§ **EXERCISE**
Find the lines of the material below that include the string "burst", then copy each one.

§ **DATA**
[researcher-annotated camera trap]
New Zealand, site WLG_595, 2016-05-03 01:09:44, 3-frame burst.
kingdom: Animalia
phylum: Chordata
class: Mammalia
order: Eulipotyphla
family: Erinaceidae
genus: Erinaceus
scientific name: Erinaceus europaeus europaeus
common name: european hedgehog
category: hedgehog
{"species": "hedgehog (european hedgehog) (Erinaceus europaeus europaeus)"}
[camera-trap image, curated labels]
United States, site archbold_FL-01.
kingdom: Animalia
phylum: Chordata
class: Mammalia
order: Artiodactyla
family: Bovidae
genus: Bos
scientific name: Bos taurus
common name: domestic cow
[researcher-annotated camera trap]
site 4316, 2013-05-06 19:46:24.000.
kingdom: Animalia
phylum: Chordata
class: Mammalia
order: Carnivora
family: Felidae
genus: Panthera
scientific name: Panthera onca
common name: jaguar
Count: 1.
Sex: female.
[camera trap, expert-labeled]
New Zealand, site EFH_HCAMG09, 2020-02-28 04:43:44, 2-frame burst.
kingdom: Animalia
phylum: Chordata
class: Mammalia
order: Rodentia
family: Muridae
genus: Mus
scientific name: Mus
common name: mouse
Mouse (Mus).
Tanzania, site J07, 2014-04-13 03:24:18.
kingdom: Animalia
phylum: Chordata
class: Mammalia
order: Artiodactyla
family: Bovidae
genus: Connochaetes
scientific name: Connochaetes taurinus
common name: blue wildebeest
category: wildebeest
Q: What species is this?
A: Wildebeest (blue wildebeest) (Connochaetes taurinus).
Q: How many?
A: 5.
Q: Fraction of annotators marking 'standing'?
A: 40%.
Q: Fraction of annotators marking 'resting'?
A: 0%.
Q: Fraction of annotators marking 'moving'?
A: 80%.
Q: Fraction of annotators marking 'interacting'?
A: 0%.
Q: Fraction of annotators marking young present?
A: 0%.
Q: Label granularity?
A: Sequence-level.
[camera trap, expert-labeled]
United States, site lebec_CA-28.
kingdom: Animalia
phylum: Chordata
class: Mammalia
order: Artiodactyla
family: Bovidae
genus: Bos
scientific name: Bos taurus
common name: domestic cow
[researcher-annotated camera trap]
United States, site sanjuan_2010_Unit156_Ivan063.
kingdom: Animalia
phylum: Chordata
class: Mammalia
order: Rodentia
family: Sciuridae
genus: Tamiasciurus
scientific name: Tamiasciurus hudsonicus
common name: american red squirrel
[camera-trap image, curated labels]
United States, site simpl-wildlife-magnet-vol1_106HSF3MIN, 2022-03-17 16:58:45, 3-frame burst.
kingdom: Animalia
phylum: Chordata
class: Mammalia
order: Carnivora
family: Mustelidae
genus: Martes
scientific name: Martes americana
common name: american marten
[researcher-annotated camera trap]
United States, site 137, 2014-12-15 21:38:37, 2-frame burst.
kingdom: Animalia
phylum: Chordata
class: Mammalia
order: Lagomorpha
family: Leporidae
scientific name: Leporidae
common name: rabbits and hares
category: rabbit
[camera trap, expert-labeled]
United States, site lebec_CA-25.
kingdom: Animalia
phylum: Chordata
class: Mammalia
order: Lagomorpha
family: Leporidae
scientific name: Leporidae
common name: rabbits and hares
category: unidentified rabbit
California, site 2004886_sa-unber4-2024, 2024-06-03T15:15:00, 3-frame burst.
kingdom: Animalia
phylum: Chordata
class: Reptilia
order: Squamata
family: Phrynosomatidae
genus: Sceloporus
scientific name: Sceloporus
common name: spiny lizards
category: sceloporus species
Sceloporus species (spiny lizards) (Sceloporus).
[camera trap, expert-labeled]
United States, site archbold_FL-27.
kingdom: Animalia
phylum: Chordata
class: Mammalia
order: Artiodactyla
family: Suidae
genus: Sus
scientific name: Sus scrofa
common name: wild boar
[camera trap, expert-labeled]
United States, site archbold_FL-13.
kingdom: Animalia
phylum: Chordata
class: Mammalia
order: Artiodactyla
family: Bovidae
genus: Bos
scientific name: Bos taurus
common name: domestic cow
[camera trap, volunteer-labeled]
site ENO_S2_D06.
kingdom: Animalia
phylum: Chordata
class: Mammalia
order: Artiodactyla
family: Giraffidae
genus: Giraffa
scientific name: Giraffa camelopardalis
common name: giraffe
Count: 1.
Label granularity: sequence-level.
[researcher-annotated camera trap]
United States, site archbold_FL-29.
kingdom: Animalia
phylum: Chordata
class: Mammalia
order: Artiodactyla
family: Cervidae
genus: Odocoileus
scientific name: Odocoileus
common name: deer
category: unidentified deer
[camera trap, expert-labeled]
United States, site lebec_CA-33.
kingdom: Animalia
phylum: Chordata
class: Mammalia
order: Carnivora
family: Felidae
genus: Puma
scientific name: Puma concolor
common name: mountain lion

§ **WRITTEN SOLUTION**
New Zealand, site WLG_595, 2016-05-03 01:09:44, 3-frame burst.
New Zealand, site EFH_HCAMG09, 2020-02-28 04:43:44, 2-frame burst.
United States, site simpl-wildlife-magnet-vol1_106HSF3MIN, 2022-03-17 16:58:45, 3-frame burst.
United States, site 137, 2014-12-15 21:38:37, 2-frame burst.
California, site 2004886_sa-unber4-2024, 2024-06-03T15:15:00, 3-frame burst.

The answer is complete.